#### TEXT SEGMENT
# (a)

Let event 1 be lamp \(A\) turning on and event 2 for lamp \(B\). Let frame \(F'\) be the moving along the rod, at velocity \(V\) away from frame \(F\) that is stationary with respect to \(O\).

To see that lamp \(A\) turns on \(\frac{\gamma L_0V}{c^2}\) seconds before lamp \(B\) in frame \(F\), we compute \[ t_2 - t_1 = \gamma\left[(t_2'-t_1') - (x_2'-x_1')\frac{-V}{c^2}\right] = \frac{\gamma L_0V}{c^2} > 0. \]

Light from lamp \(A\) will reach the observer \(O\) first as it comes on first and the light travels a shorter distance from lamp \(A\).

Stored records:
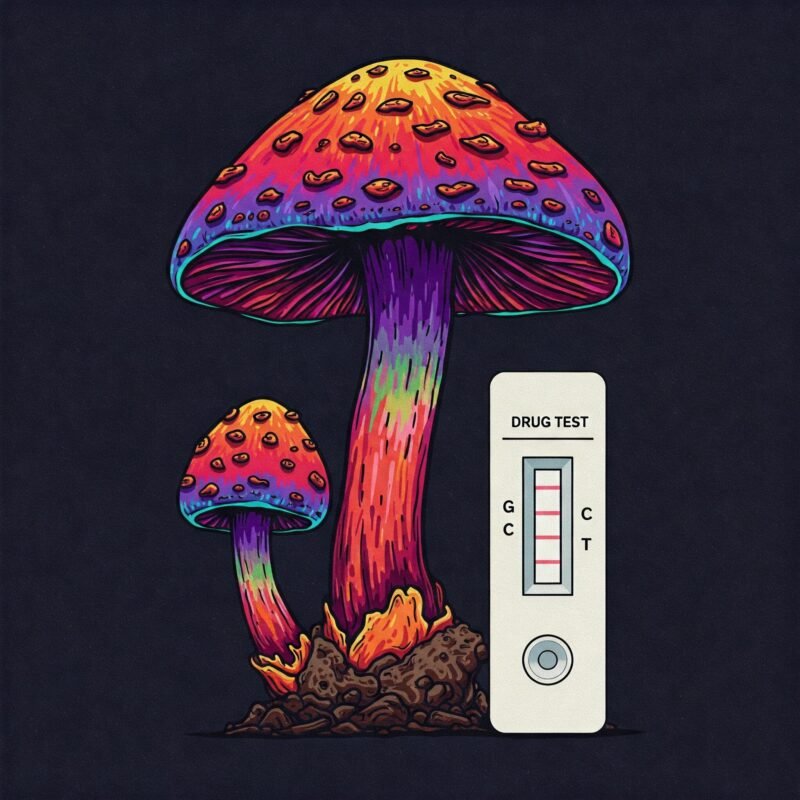 Does psilocybin show up on drug tests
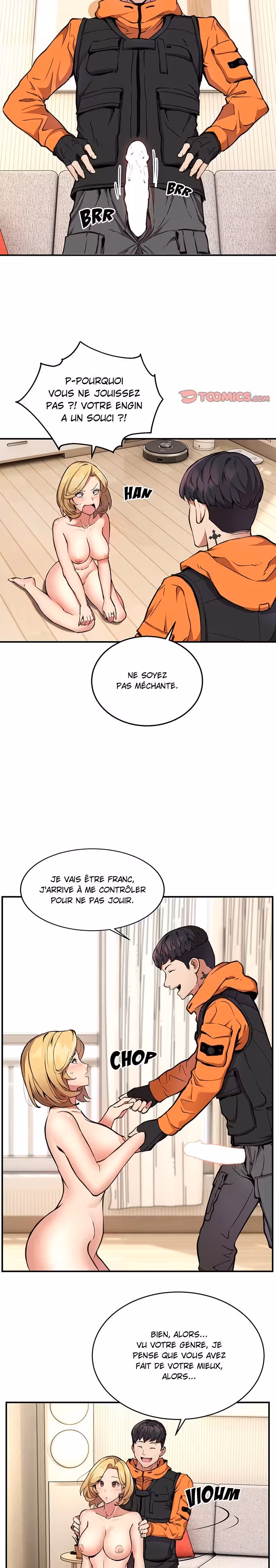 The Delivery Rider Chapitre 3 page 19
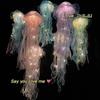 Gift Handmade Room Jellyfish Lamp DIY Night Lamp Party Decoration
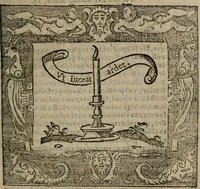 An illustration from Empresas espirituales y morales ... (1613)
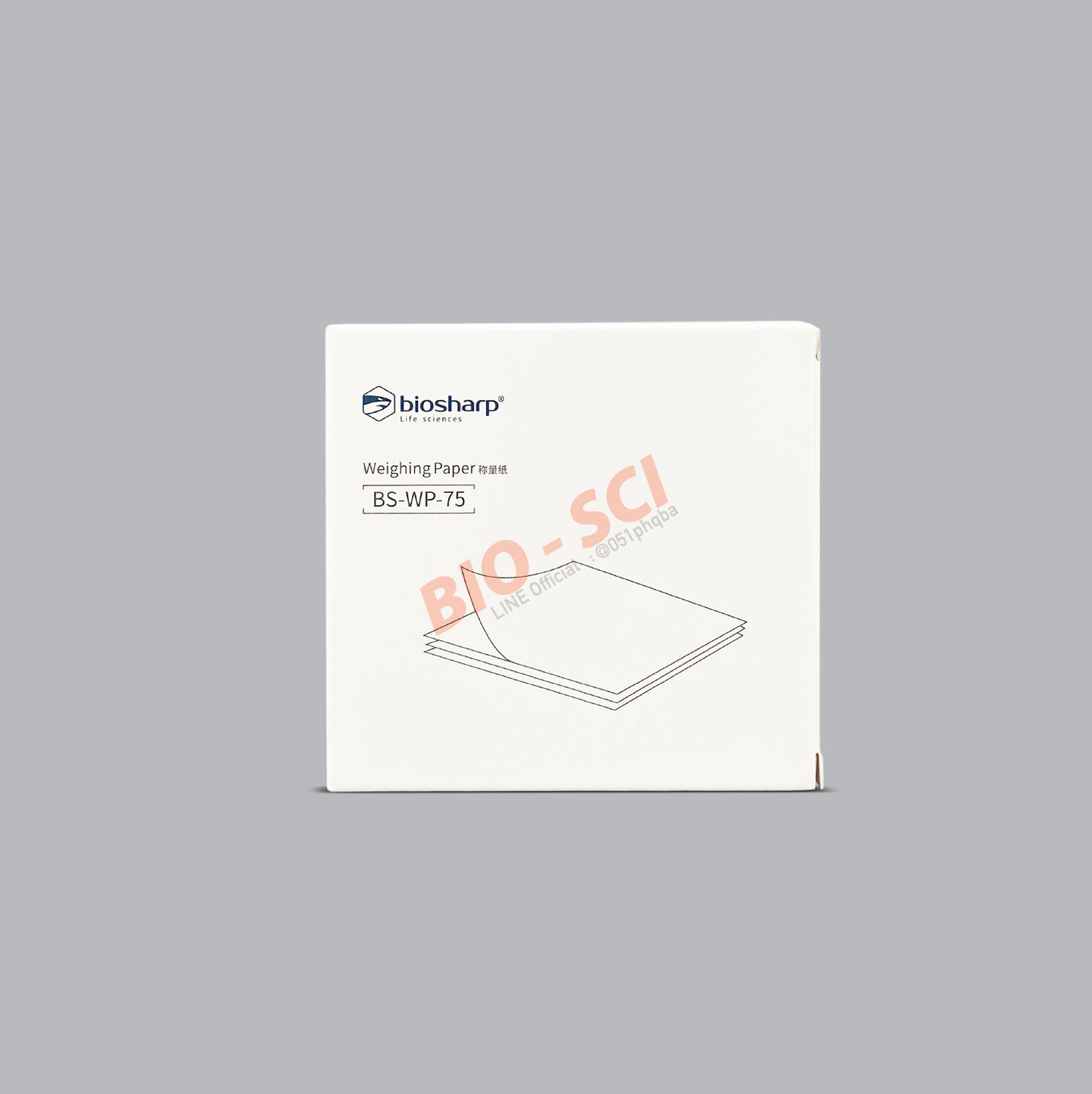 Weighing Paper (500 sheets / box)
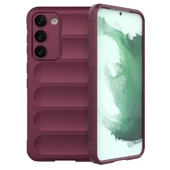 Samsung Galaxy S23 Kılıf Optimum Lens Çerçeveli Silikon Kapak - 10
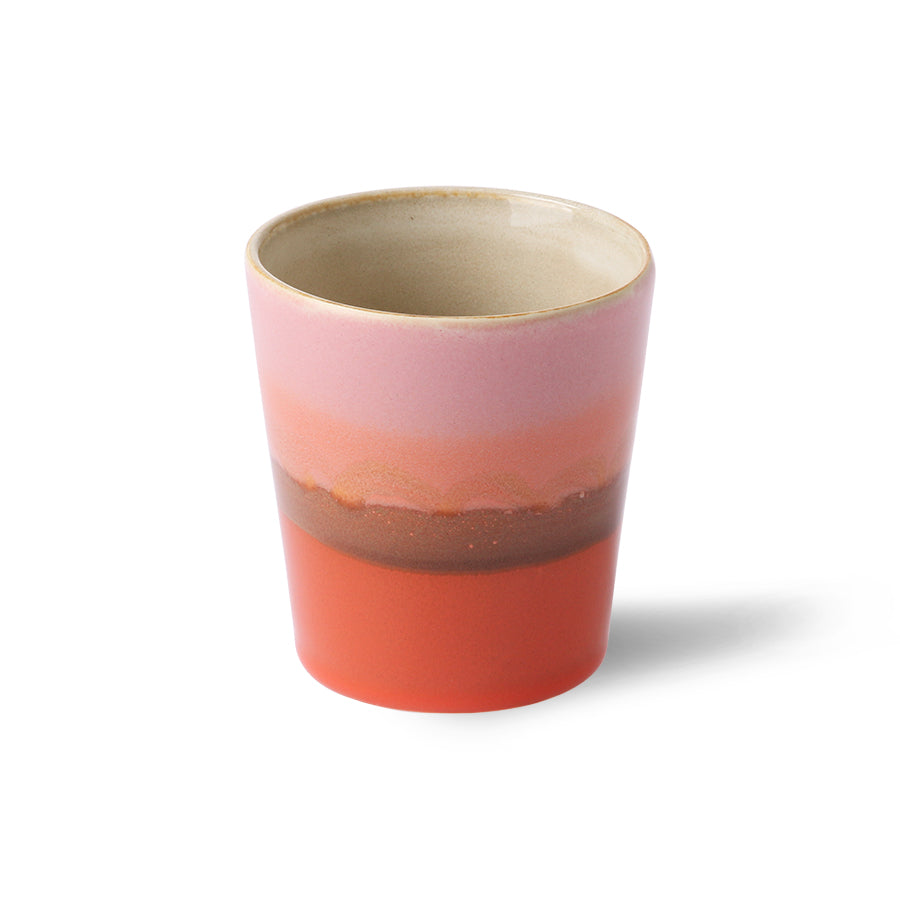 
                  
                    70er Keramik Mars Kaffeebecher
                  
                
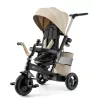 KINDERKRAFT Gyerek Tricikli Easytwist Bézs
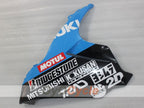 Injection Fairing kit for 11-26 GSX R750 - Blue, Black - Rizla+ #OYO87903196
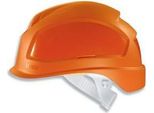 Casco Di Sicurezza Uvex Pheos E-S 9770221 Arancione Senza Prese D'aria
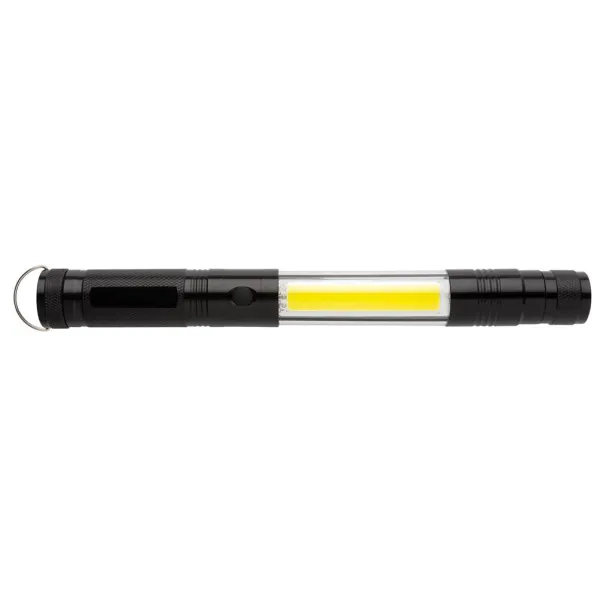  Large telescopic light with COB - XD Collection Black 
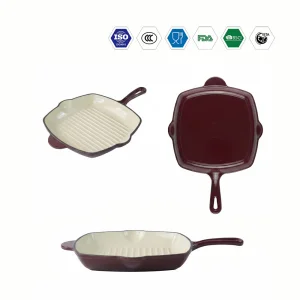 Cast Iron Grill Pan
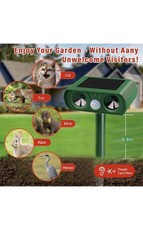 1 Pack Cat Repellent  Cat Scarers for Gardens, Motion Detection Waterproof  uk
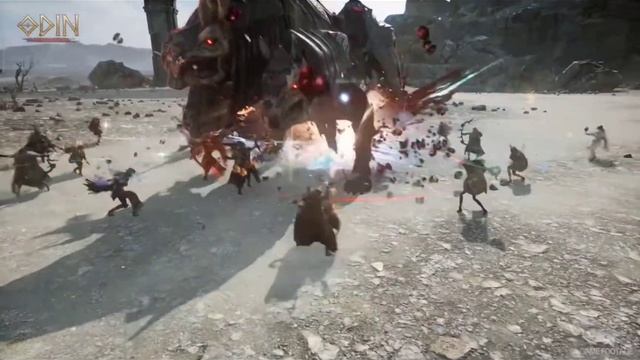 Odin Valhalla Rising_Трелер нової гри.Платформа Android.!!!🔥👍🔥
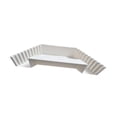 thumbnail image 2 of Serenable Aquarium Underground Tunnel Landscape Shelter Hideaway Accessories Cave Tank Hideout for Outdoor Cray Home white, 2 of 9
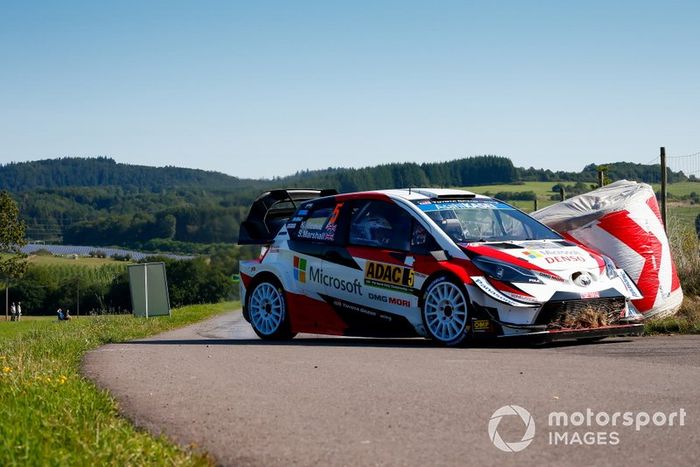 Kris Meeke, Sebastian Marshall, Toyota Gazoo Racing WRT Toyota Yaris WRC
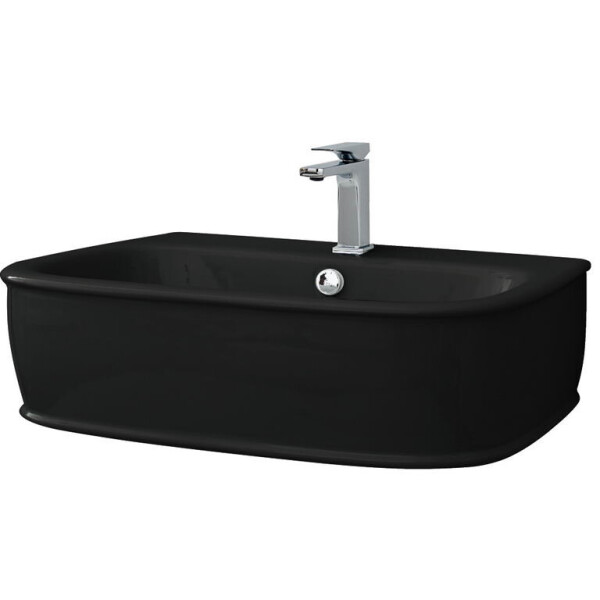 

Подвесной умывальник ArtСeram ​​Azuley, glossy black (AZL0030300)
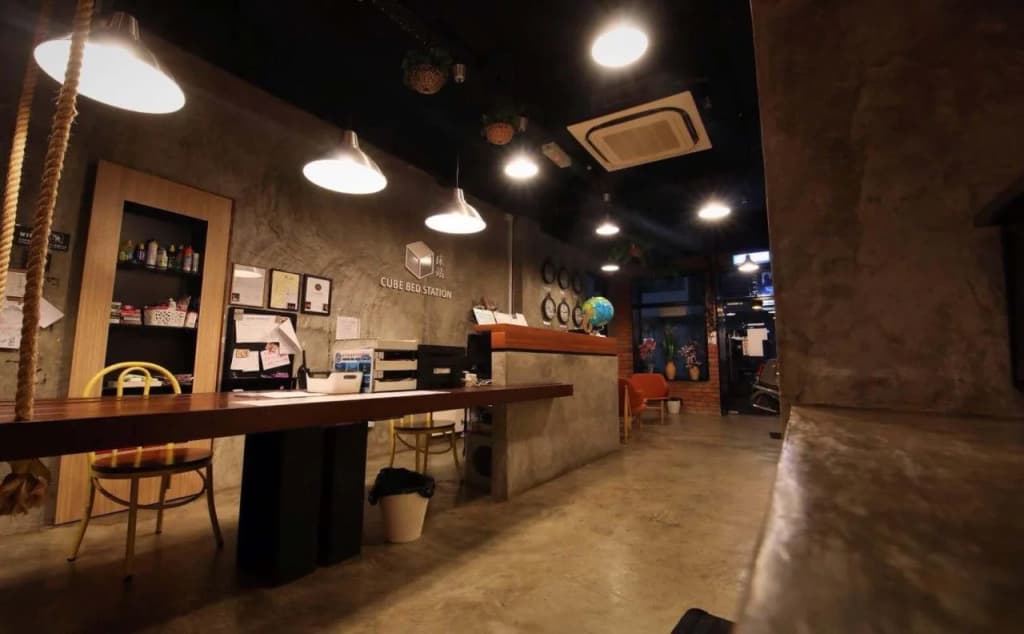Cube Bed Station - Hostel - photo 19
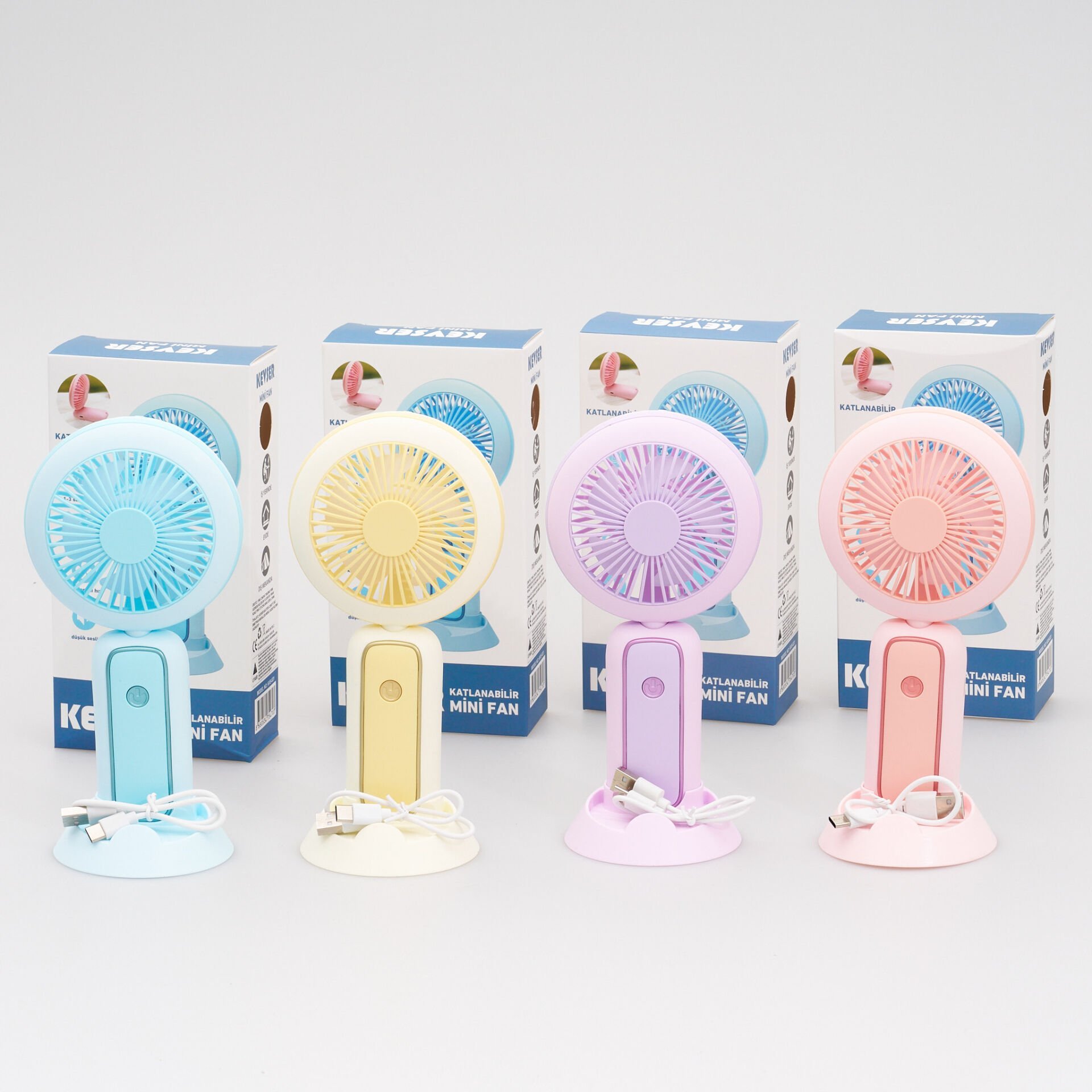 KEVSER MİNİ FAN KVS - 825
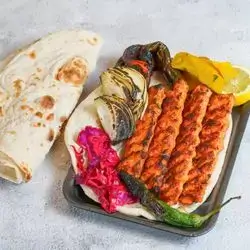 Chicken Kebab For Person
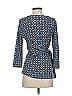 Ann Taylor Blue 3/4 Sleeve Top Size XXS - photo 2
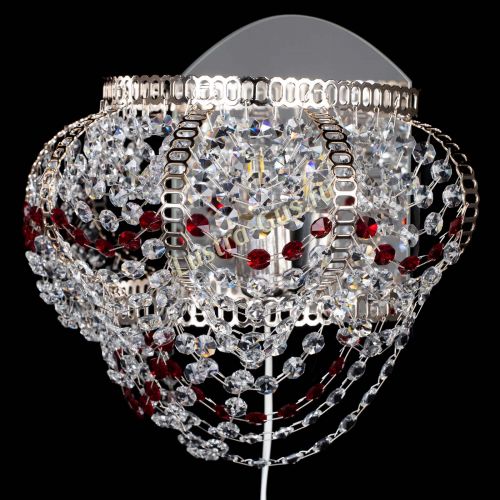 Бра Альфа №1 красная в Симферополе Гусь Хрустальный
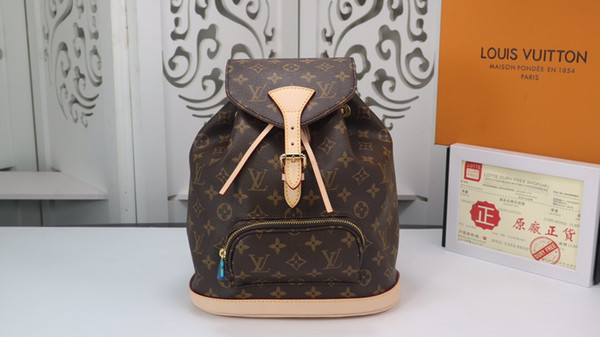 2008 Classic Fashion Backpack L0081, Brand Designer Design, Various Choices of Color and Style, Free Freight for Men and Women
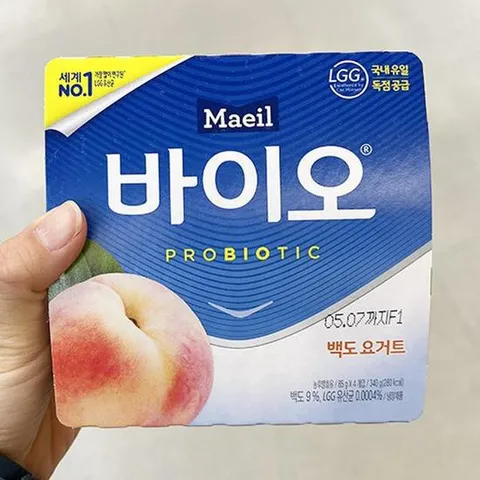 [에이알비티] 매일 바이오 (백도) 85g x 4 x 3개 86667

#### TASK A
Translate this sentence from the relativity solution into Spanish: "Light from lamp \(A\) will reach the observer \(O\) first as it comes on first and the light travels a shorter distance from lamp \(A\)."
#### TASK B
According to the relativity solution, how many seconds before lamp \(B\) does lamp \(A\) turn on in frame \(F\)?
#### TASK C
Resume the relativity solution about the two lamps from where it stops.

#### YOUR RESPONSE A
La luz de la lámpara \(A\) llegará primero al observador \(O\), ya que se enciende primero y la luz recorre una distancia más corta desde la lámpara \(A\).

#### YOUR RESPONSE B
Lamp \(A\) turns on \(\frac{\gamma L_0V}{c^2}\) seconds before lamp \(B\).

#### YOUR RESPONSE C
To find time delay \(\Delta t\) between the two lamps, first consider an observer \(O_A\) positioned at lamp \(A\) on the moving rod. \(O_A\) sees lamp \(B\) come on \(\frac{L_0}c\) seconds after lamp \(A\). We treat it as a pulse with period \(T' = \frac{L_0}{c}\) enamating from end \(A\) of the rod. Applying Doppler effect, observer at \(O\) observes that \[ \Delta t = \sqrt{\frac{c+V}{c-V}}T' = \sqrt{\frac{c+V}{c-V}}\frac{L_0}{c}. \]

# (b)

Start from the frame \(F\) where rod 1 is at rest and the other is moving at speed \(V\). We want to find a frame \(F'\) moving at velocity \(u\) away from rod 1 such that \[ V' = \frac{V - u}{1 - \frac{u}{c^2}V} \] and \(V' = u\), this will make both rods have the same length. Solving for \(u\), we have \[ u = \frac{c^2}{v}\left(1 - 2\sqrt{1 - \frac{v^2}{c^2}}\right) \] reject the other quadratic solution since that will make \(u\geq c\).

# (c)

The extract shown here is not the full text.